## The task:
When the word "effects" shows up in a line of the records below, copy that line.
--- START ---
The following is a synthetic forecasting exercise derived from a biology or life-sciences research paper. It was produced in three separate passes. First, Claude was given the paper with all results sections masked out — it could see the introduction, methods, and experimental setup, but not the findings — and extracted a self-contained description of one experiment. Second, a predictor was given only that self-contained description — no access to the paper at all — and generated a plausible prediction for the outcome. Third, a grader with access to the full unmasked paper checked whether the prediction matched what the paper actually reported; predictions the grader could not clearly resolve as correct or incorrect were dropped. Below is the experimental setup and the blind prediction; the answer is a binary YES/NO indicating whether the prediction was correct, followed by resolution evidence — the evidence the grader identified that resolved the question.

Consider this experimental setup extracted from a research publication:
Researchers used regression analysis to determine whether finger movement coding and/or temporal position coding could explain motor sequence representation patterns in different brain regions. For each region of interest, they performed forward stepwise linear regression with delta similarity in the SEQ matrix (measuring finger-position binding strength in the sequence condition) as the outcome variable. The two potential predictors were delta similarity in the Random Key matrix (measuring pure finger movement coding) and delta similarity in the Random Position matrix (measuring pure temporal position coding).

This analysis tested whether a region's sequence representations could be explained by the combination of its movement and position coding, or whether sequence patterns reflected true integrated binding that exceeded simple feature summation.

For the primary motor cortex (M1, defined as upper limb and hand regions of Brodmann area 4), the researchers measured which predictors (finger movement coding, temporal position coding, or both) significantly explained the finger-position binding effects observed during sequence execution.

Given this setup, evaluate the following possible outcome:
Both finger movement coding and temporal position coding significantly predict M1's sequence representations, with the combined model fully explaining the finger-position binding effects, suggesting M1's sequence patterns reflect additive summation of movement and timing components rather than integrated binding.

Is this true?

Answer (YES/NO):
--- END ---
## Problem solution:
For the primary motor cortex (M1, defined as upper limb and hand regions of Brodmann area 4), the researchers measured which predictors (finger movement coding, temporal position coding, or both) significantly explained the finger-position binding effects observed during sequence execution.
Both finger movement coding and temporal position coding significantly predict M1's sequence representations, with the combined model fully explaining the finger-position binding effects, suggesting M1's sequence patterns reflect additive summation of movement and timing components rather than integrated binding.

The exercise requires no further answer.